Cinco postales de Cuyutlán

  1. Es una vieja fotografía en blanco y negro que vi en alguna parte. En ella se puede observar a Lázaro Cárdenas sentado en la playa de Cuyutlán. Sus ojos miran al frente, a la línea del horizonte donde el mar pretende fundirse con el cielo. Alrededor de Cárdenas hay media docena de personajes, la mayoría con indudable facha de políticos o líderes sindicales colimotes. Supongo que al momento de haberse tomado la foto, el general y su comitiva hacían tiempo mientras llegaban los cocos con ginebra y los camarones a la diabla. Cárdenas mira atento hacia el mar, como diciendo: “Si no nos ponemos abusados, de seguro una de esas olas se sale y revuelca mi investidura y, de paso, a estos lambiscones”.

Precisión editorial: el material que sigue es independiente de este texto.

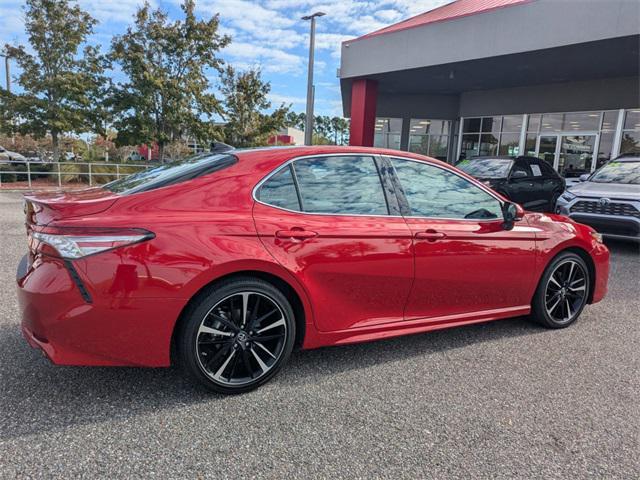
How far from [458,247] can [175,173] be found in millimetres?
2071

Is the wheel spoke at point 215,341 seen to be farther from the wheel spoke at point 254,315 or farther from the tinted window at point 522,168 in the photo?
the tinted window at point 522,168

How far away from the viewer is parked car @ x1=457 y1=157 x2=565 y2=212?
33.8 feet

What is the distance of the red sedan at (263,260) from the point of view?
2451 millimetres

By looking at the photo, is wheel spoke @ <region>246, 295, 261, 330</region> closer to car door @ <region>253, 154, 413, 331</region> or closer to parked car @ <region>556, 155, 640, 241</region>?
car door @ <region>253, 154, 413, 331</region>


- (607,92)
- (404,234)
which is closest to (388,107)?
(607,92)

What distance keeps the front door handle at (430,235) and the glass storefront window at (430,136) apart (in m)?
21.5

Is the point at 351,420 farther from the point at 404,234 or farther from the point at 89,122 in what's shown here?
the point at 89,122

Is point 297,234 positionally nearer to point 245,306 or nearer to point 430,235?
point 245,306

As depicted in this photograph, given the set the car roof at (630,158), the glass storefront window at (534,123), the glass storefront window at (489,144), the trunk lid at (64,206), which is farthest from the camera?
the glass storefront window at (489,144)

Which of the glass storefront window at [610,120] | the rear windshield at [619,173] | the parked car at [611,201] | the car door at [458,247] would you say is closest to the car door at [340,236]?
the car door at [458,247]

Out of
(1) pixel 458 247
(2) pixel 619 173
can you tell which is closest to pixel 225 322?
(1) pixel 458 247

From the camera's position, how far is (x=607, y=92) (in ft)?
56.7

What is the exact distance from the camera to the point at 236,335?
2.77 meters

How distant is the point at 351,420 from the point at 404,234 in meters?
1.28
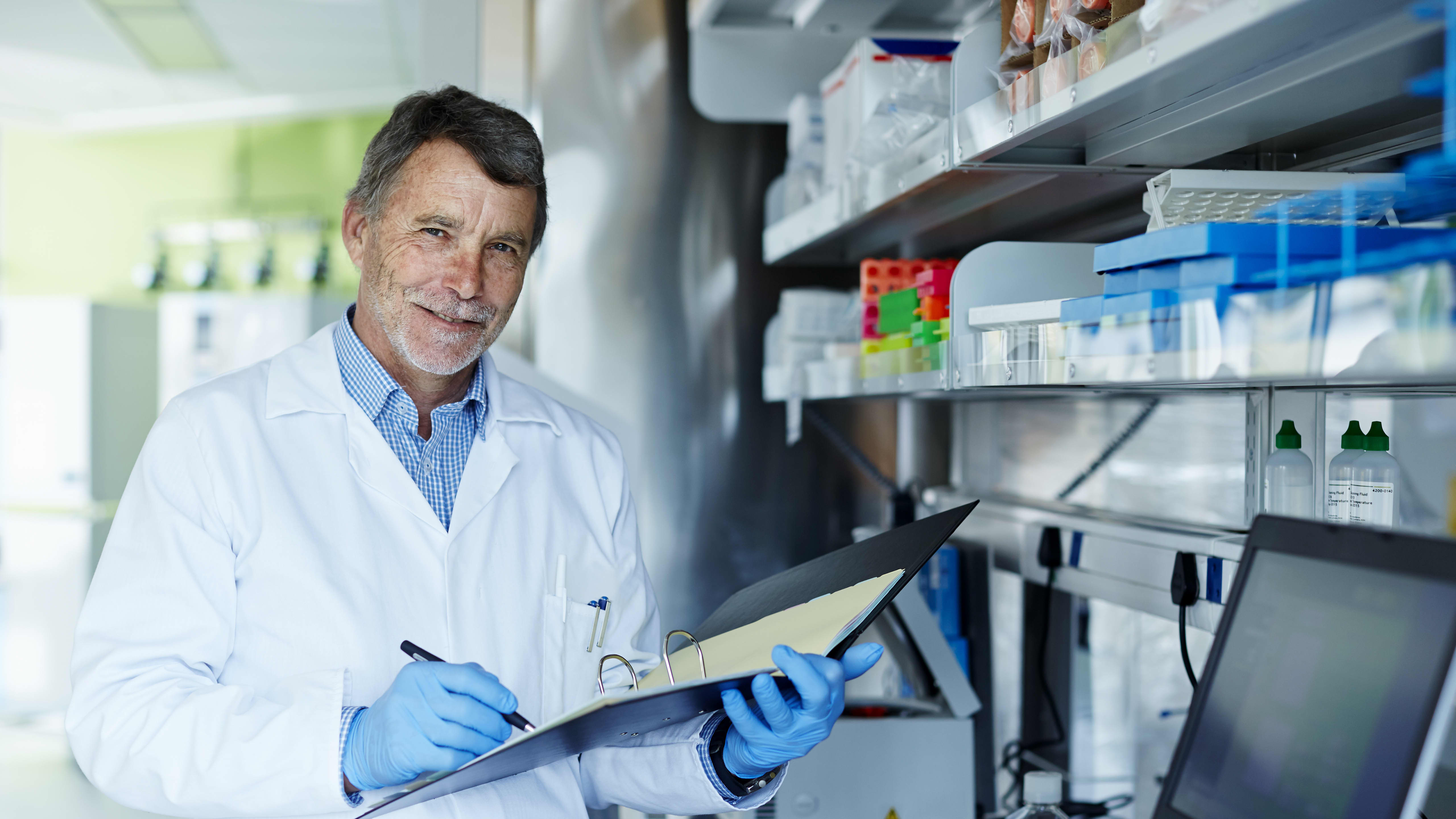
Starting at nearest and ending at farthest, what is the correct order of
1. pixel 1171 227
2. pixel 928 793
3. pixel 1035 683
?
pixel 1171 227
pixel 928 793
pixel 1035 683

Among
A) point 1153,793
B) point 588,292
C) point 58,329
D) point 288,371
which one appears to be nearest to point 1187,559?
point 1153,793

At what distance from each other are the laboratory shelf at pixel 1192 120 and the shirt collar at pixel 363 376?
72 cm

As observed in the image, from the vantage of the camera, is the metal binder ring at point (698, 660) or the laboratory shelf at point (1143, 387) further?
the metal binder ring at point (698, 660)

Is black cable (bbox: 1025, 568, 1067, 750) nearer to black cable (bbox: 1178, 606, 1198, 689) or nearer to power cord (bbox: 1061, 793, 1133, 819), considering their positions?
power cord (bbox: 1061, 793, 1133, 819)

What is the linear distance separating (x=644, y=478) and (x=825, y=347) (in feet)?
2.26

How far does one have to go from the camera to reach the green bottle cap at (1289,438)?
1281 mm

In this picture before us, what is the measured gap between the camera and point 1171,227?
82cm

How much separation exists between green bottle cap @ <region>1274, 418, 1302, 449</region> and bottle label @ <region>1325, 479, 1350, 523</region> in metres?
0.11

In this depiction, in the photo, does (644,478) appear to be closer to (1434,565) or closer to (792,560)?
(792,560)

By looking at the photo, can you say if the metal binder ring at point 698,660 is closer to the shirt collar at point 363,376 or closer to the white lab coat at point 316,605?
the white lab coat at point 316,605

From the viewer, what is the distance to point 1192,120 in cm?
103

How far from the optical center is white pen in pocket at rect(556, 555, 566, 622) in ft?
4.72

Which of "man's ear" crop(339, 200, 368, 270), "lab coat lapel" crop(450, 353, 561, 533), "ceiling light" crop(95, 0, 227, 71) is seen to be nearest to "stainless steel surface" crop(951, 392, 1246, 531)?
"lab coat lapel" crop(450, 353, 561, 533)

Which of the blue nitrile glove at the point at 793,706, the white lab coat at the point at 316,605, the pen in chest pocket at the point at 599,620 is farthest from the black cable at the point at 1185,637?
the pen in chest pocket at the point at 599,620
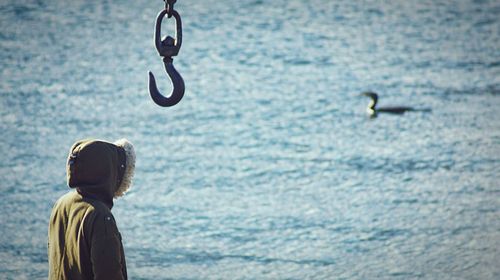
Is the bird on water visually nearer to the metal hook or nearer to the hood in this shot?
the metal hook

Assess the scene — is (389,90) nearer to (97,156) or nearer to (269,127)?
(269,127)

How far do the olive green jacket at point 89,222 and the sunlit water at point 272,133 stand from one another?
99.0 inches

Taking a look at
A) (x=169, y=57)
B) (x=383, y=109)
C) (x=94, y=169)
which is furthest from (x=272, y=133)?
(x=94, y=169)

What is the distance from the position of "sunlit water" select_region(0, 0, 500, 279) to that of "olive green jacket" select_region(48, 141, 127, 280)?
2.51m

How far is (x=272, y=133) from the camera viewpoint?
10.6 meters

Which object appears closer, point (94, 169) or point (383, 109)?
point (94, 169)

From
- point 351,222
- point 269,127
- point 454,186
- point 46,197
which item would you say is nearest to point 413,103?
point 269,127

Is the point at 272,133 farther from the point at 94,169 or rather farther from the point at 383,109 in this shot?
the point at 94,169

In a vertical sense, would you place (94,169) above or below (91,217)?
above

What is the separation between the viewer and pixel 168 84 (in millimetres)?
12102

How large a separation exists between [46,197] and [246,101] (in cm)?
324

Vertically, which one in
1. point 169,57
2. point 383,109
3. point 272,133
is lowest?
point 272,133

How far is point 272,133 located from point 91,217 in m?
5.94

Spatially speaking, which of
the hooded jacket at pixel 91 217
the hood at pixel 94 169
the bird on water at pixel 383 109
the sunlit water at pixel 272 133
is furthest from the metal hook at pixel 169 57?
the bird on water at pixel 383 109
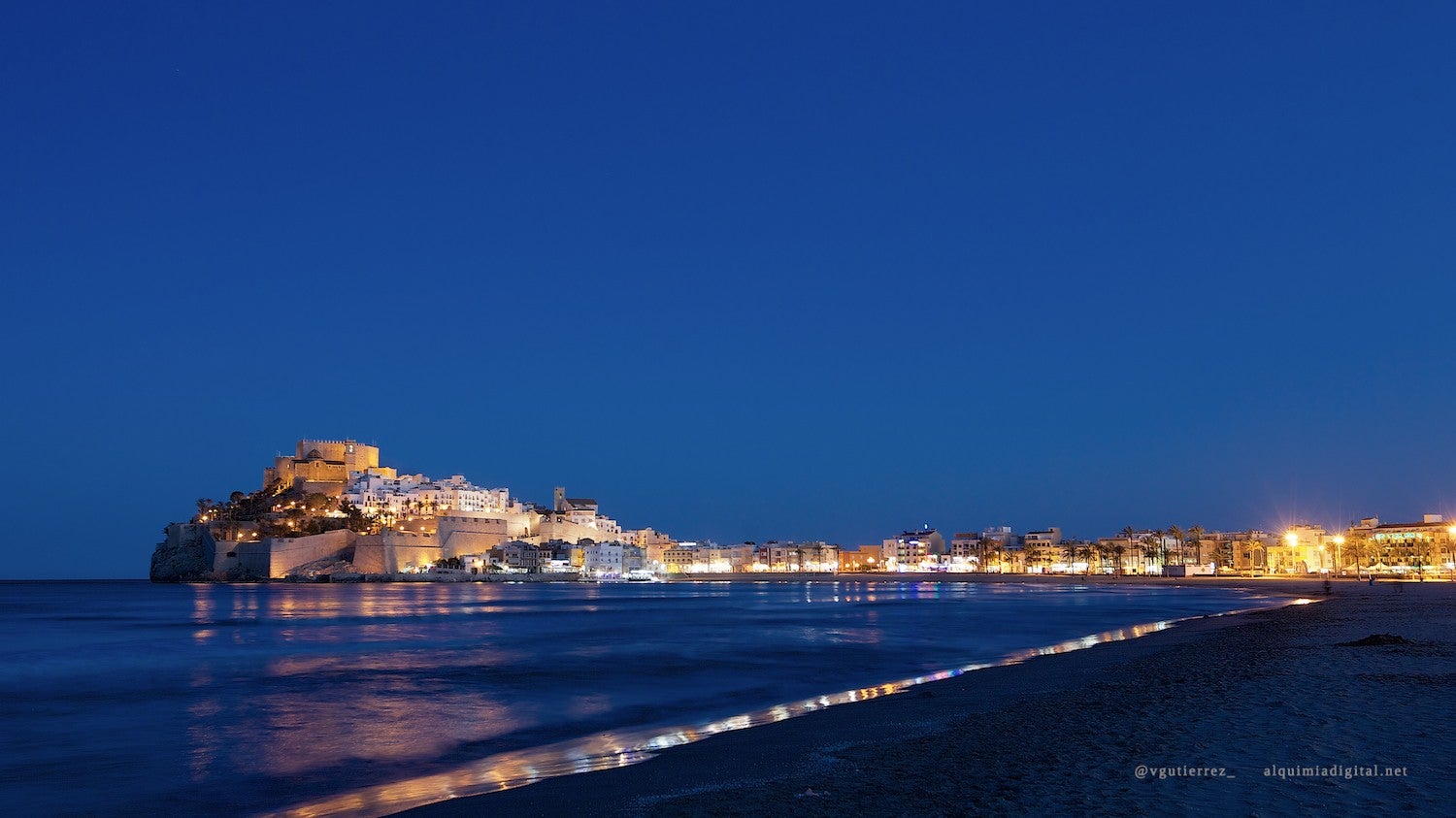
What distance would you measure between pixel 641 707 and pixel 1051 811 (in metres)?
10.2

  1. En Los días del amor, quizá la película más personal de Alberto Isaac, el personaje principal, un adolescente de nombre Gabriel (que algo tenía del joven Isaac) se escapa de los convencionalismos del Colima en tiempos de la guerra cristera, y se va presumiblemente a una playa de Manzanillo (aunque en las imágenes podemos reconocer la playa de Cuyutlán) en compañía de una mujer mayor de quien está colimotamente enamorado. Poco le dura el gusto. Su tío Vicente, quien es presidente municipal (llamarse Vicente y ser presidente es mal augurio), va en su busca y lo regresa a casa, dejando a Gabriel con la dolorosa certeza de que, en el mar, la vida íntima es más sabrosa y que días como aquellos no se volverán a repetir.
  2. A mí me hubiera gustado llegar a Cuyutlán disfrazado de personaje de una película de Alberto Isaac. Pero no: arribé a la playa en calidad de mí mismo que, como todos sabemos, es un papel que no otorga mayores emociones. Cuyutlán es la perfecta metáfora playera de nuestro escenario político regional. Nada parece cambiar. Las calles están igual de polvorientas que hace treinta o cuarenta años y muchas de las casas están en el olvido y en ruinas, igualito que las políticas culturales. Disfrutar un día de playa en Cuyutlán es darse cuenta que en los paraísos terrenales no hay secretarías de Desarrollo Social. Ahora bien: instalar una sombrilla y cuatro sillas frente el mar y, además, cobrar por uso, es muestra de que el paraíso ya se perdió.
  3. Elijo mi lugar bajo la sombrilla. Emulando a mi general Cárdenas, me dedico a vigilar que una de las olas de Cuyutlán no se salga y revuelque mi dignidad. Un poco después empiezan a desfilar los vendedores de collares y pulseras hechas con piedritas de colores traídas de China.

—Un collar, joven.

—No, gracias.

—¿Una pulsera?

—No.

—¿Un rosario de conchitas?

—No.

—Ándele joven, paqueseche un rosario.

—No, gracias. Soy ateo.

  1. Los vendedores se alejan un poco. Me dedico a ver el mar que, dicho sea de paso, en Cuyutlán parece un mar salvaje. A diferencia del mar de Manzanillo, que parece un mar domesticado por los barcos. Los vendedores ambulantes se reorganizan. Atacan de nuevo: ¿Un llavero? No. ¿Una concha pintada a mano? No. ¿Un destapador playero? No. ¿Unos aretes? Ya mejor ni contesto. Los vendedores al fin desisten y se alejan sombrillas adentro. Sigo mirando el mar, en espera de la inevitable puesta de sol. Entonces recuerdo que en estas aguas regaron las cenizas de Alberto Isaac. Entre el estruendo de las olas creo escuchar una carcajada del director de Mujeres Insumisas. Siento un escalofrío. Me arrepiento de no haber comprado el rosario que minutos antes me ofrecían. Las olas de Cuyutlán, de algún modo, demandan respeto.